<<<<

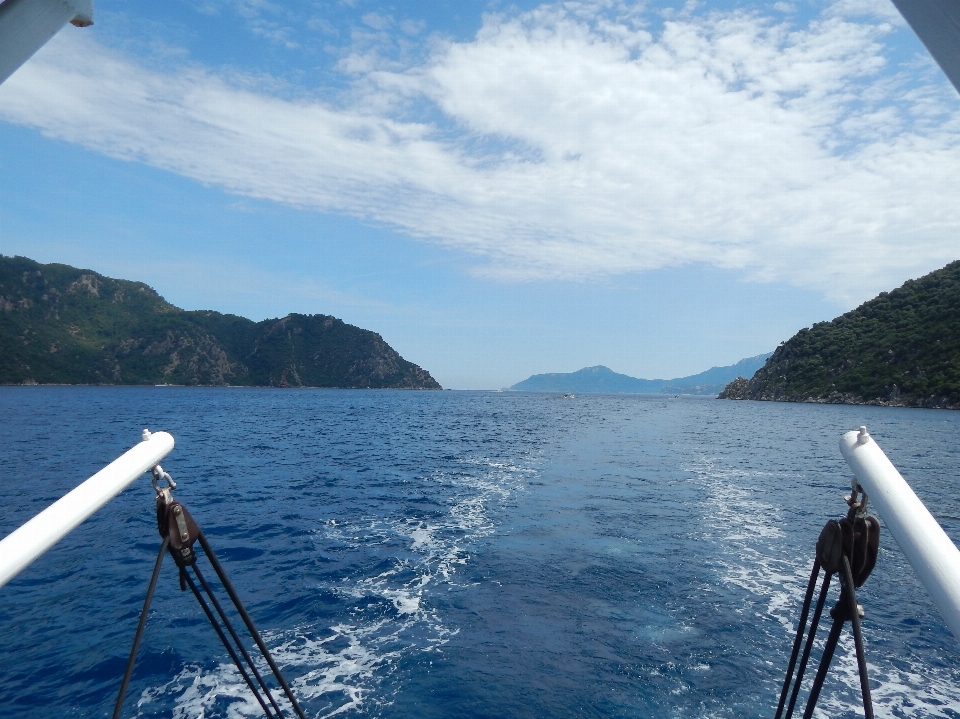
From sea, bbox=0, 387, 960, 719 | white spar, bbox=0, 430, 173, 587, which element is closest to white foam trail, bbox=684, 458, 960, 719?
sea, bbox=0, 387, 960, 719

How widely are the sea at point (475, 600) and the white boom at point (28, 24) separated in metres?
11.3

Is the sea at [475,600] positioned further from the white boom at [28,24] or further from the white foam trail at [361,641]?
the white boom at [28,24]

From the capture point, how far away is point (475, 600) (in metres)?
15.8

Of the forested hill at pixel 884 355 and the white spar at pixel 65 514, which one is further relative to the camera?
the forested hill at pixel 884 355

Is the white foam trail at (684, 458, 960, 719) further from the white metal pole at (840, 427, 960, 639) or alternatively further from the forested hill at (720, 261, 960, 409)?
the forested hill at (720, 261, 960, 409)

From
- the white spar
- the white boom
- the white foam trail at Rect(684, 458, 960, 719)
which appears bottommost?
the white foam trail at Rect(684, 458, 960, 719)

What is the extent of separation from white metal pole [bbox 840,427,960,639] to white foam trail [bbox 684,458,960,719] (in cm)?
1081

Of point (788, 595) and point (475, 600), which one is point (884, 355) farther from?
point (475, 600)

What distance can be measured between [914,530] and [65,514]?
4.23 m

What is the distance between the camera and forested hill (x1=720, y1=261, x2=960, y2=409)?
118 meters

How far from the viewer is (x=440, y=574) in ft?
59.1

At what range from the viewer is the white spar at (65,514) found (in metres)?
2.68

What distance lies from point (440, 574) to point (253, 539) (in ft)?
27.9

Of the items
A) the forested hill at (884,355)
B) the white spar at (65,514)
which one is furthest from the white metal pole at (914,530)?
the forested hill at (884,355)
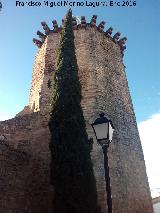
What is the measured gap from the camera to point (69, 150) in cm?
848

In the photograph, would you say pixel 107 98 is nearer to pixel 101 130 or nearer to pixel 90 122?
pixel 90 122

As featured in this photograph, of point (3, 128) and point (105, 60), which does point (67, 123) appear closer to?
point (3, 128)

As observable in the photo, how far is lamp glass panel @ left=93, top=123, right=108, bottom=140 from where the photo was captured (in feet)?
18.2

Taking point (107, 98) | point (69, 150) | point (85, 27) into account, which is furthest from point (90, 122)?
point (85, 27)

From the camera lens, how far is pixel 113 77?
13.0 metres

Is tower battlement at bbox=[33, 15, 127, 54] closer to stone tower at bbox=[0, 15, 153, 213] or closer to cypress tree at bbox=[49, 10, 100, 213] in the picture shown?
stone tower at bbox=[0, 15, 153, 213]

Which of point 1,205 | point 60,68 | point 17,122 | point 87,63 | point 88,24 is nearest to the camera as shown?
point 1,205

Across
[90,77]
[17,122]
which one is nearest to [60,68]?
[90,77]

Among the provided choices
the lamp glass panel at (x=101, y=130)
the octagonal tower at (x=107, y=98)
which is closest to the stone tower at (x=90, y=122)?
the octagonal tower at (x=107, y=98)

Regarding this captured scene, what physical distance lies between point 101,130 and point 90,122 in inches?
214

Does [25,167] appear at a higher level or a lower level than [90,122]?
lower

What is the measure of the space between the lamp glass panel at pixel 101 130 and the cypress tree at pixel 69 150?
286cm

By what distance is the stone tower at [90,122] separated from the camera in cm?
992

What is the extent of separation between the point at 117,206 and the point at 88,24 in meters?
8.67
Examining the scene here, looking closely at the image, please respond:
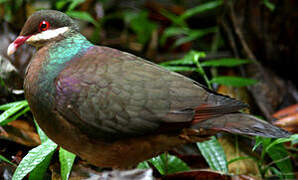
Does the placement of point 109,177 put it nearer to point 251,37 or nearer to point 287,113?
point 287,113

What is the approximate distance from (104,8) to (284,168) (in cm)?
414

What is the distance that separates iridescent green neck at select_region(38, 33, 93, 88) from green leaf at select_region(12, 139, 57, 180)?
0.52 m

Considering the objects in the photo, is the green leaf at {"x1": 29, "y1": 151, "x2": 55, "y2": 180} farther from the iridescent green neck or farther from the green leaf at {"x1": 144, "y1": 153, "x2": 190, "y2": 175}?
the green leaf at {"x1": 144, "y1": 153, "x2": 190, "y2": 175}

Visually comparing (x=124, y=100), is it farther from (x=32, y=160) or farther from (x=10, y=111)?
(x=10, y=111)

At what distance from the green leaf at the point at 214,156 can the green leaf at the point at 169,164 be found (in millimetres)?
182

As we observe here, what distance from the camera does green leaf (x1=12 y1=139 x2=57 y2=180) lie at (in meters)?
2.62

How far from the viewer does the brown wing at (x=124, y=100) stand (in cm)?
236

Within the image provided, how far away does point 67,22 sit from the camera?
2834mm

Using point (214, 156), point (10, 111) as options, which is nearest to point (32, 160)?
point (10, 111)

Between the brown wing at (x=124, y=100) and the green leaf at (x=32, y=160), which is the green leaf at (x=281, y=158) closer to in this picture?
the brown wing at (x=124, y=100)

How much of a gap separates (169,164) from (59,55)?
48.0 inches

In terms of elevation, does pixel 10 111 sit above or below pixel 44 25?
below

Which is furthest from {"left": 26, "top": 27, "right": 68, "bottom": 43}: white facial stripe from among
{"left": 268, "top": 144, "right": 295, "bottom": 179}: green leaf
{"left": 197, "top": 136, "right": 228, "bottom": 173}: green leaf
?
{"left": 268, "top": 144, "right": 295, "bottom": 179}: green leaf

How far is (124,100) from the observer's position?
2371 millimetres
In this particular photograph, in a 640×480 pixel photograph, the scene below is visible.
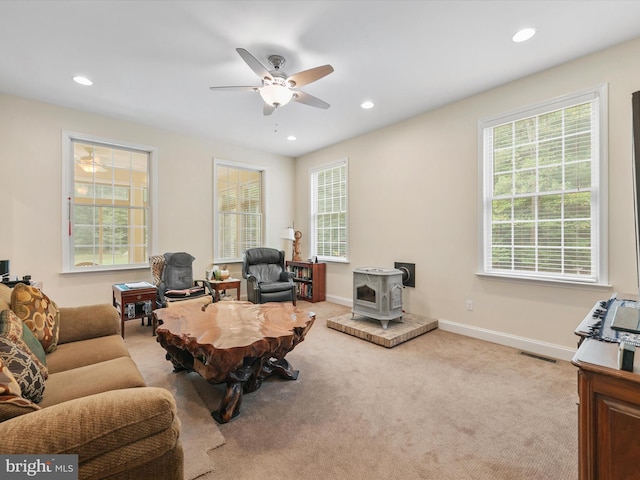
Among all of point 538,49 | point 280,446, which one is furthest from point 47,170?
point 538,49

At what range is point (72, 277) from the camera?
403 centimetres

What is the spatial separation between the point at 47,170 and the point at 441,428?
5247mm

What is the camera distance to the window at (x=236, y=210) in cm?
546

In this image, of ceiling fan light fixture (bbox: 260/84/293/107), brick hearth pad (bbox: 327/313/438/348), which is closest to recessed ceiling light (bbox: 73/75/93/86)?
ceiling fan light fixture (bbox: 260/84/293/107)

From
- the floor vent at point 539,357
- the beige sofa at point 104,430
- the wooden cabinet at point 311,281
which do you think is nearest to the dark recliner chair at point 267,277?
the wooden cabinet at point 311,281

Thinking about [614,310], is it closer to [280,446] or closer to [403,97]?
[280,446]

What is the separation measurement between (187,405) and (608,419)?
7.78 feet

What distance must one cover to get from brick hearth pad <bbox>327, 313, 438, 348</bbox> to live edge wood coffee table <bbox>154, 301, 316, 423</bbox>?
3.95ft

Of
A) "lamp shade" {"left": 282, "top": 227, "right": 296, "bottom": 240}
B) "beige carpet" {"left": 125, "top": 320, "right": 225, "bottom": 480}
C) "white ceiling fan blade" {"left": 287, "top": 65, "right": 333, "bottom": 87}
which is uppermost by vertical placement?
"white ceiling fan blade" {"left": 287, "top": 65, "right": 333, "bottom": 87}

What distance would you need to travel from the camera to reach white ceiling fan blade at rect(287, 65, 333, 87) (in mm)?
2465

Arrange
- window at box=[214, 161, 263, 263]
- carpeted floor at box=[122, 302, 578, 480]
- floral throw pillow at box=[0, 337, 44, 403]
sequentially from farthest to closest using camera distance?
1. window at box=[214, 161, 263, 263]
2. carpeted floor at box=[122, 302, 578, 480]
3. floral throw pillow at box=[0, 337, 44, 403]

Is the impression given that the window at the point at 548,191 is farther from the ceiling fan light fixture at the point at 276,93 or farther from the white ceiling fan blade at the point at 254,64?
the white ceiling fan blade at the point at 254,64

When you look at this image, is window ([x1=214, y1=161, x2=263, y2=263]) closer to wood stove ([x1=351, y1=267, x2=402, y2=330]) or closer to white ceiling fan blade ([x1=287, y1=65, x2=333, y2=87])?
wood stove ([x1=351, y1=267, x2=402, y2=330])

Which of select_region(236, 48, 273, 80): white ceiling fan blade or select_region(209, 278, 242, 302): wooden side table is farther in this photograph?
select_region(209, 278, 242, 302): wooden side table
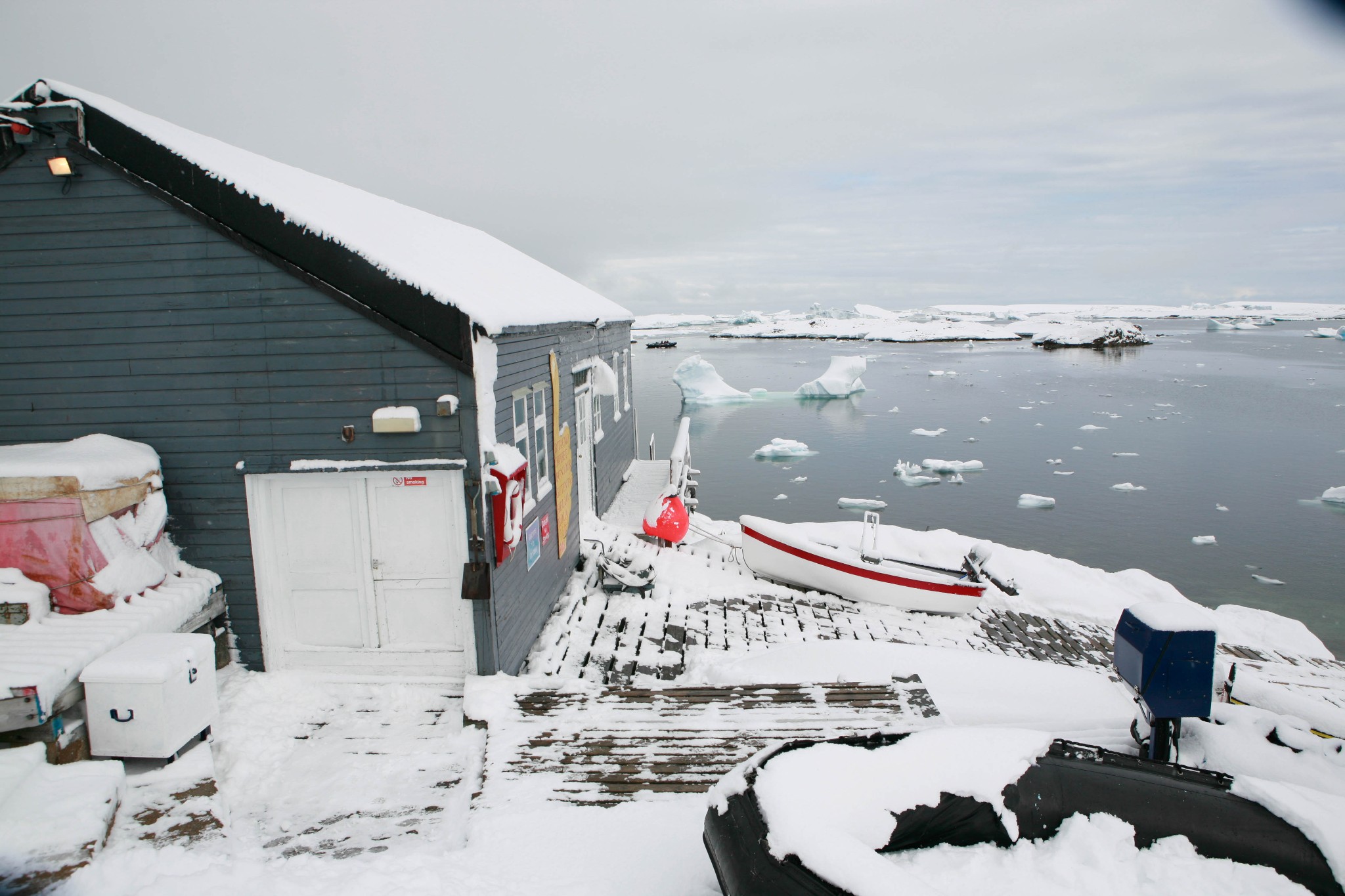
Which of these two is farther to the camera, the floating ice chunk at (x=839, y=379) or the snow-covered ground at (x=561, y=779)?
the floating ice chunk at (x=839, y=379)

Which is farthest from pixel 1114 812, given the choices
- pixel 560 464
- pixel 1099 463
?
pixel 1099 463

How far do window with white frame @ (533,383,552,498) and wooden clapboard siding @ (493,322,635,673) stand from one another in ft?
0.36

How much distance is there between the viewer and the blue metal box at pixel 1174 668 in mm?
4961

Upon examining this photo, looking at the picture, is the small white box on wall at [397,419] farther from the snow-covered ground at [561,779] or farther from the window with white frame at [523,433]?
the snow-covered ground at [561,779]

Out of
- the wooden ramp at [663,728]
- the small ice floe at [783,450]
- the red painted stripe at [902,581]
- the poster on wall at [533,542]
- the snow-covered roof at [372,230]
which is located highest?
the snow-covered roof at [372,230]

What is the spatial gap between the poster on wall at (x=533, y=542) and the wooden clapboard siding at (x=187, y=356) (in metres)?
1.26

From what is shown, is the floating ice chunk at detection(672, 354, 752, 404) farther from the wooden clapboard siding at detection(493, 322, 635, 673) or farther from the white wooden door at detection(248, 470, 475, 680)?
the white wooden door at detection(248, 470, 475, 680)

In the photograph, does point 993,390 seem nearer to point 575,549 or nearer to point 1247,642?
point 1247,642

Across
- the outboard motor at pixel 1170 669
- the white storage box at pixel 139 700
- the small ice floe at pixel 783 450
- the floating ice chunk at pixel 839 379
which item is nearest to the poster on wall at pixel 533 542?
the white storage box at pixel 139 700

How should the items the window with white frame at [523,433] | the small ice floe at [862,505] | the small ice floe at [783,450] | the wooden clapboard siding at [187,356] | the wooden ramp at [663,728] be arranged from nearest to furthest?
the wooden ramp at [663,728] < the wooden clapboard siding at [187,356] < the window with white frame at [523,433] < the small ice floe at [862,505] < the small ice floe at [783,450]

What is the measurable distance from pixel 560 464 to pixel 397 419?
320cm

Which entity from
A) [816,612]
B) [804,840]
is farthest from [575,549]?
[804,840]

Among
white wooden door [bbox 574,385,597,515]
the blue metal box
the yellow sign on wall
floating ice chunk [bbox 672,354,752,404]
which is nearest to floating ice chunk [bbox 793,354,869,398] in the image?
floating ice chunk [bbox 672,354,752,404]

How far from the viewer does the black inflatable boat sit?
146 inches
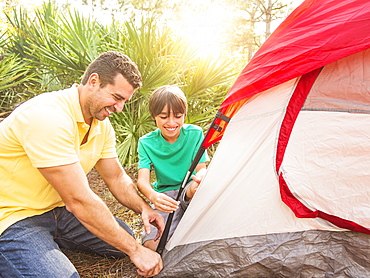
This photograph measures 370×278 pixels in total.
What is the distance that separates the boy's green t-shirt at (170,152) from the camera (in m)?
2.32

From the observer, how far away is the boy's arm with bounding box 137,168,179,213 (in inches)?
71.5

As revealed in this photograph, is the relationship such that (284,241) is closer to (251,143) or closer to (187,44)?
(251,143)

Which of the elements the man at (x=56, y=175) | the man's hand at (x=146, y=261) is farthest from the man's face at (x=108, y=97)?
the man's hand at (x=146, y=261)

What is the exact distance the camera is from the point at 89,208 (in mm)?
1644

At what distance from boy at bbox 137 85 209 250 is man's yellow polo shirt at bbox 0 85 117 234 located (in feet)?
1.41

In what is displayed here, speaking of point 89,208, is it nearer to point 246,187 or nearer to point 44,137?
Answer: point 44,137

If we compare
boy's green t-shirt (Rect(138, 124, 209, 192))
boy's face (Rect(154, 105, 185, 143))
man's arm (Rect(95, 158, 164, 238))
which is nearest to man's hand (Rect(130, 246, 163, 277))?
man's arm (Rect(95, 158, 164, 238))

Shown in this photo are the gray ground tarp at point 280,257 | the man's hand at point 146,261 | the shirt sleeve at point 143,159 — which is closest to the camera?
the gray ground tarp at point 280,257

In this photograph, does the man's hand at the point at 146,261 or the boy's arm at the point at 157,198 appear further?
the boy's arm at the point at 157,198

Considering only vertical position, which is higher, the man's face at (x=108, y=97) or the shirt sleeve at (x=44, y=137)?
the man's face at (x=108, y=97)

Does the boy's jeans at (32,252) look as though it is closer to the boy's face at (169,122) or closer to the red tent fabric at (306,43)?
the boy's face at (169,122)

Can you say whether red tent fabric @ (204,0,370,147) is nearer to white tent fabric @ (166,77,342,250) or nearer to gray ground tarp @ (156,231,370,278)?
white tent fabric @ (166,77,342,250)

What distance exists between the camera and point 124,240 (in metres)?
1.69

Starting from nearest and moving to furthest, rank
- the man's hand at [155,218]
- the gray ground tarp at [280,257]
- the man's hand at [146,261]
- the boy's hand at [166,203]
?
1. the gray ground tarp at [280,257]
2. the man's hand at [146,261]
3. the boy's hand at [166,203]
4. the man's hand at [155,218]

>>>>

- **TASK INSTRUCTIONS**:
Every line from the one containing "Which of the elements" through the end of the data must be repeated exactly, and no other line.

- **OUTPUT**:
Which of the elements the man at (x=56, y=175) | the man's hand at (x=146, y=261) is farthest from the man's face at (x=108, y=97)?
the man's hand at (x=146, y=261)

What is the exact distance the camera is from the point at 89,208 (in mm)?
1644

At what distance from boy at bbox 137 85 209 250 is man's yellow polo shirt at bbox 0 85 117 234 located (in feet)?
1.41

In what is displayed here, speaking of point 89,208, is it nearer to point 246,187 or nearer to point 44,137?
Answer: point 44,137

If we compare
boy's green t-shirt (Rect(138, 124, 209, 192))
boy's face (Rect(154, 105, 185, 143))
man's arm (Rect(95, 158, 164, 238))
which is nearest to man's hand (Rect(130, 246, 163, 277))?
man's arm (Rect(95, 158, 164, 238))

Shown in this photo are the gray ground tarp at point 280,257 | the man's hand at point 146,261 | the shirt sleeve at point 143,159 — which is closest to the camera?
the gray ground tarp at point 280,257

In this photograph, does the man's hand at the point at 146,261 or the boy's arm at the point at 157,198 appear further?
the boy's arm at the point at 157,198

Considering only vertical position, which is higher, the man's face at (x=108, y=97) or the shirt sleeve at (x=44, y=137)?
the man's face at (x=108, y=97)

Does the boy's jeans at (32,252) look as though it is closer to the boy's face at (169,122) or closer to the red tent fabric at (306,43)?
the boy's face at (169,122)

Can you say whether red tent fabric @ (204,0,370,147) is nearer to white tent fabric @ (166,77,342,250) or nearer to gray ground tarp @ (156,231,370,278)?
white tent fabric @ (166,77,342,250)

What distance exists between the camera and point 124,240 (in metres)?
1.69

Starting from nearest and moving to furthest, rank
- the man's hand at [155,218]
- the gray ground tarp at [280,257]
- the man's hand at [146,261]
- the boy's hand at [166,203]
?
1. the gray ground tarp at [280,257]
2. the man's hand at [146,261]
3. the boy's hand at [166,203]
4. the man's hand at [155,218]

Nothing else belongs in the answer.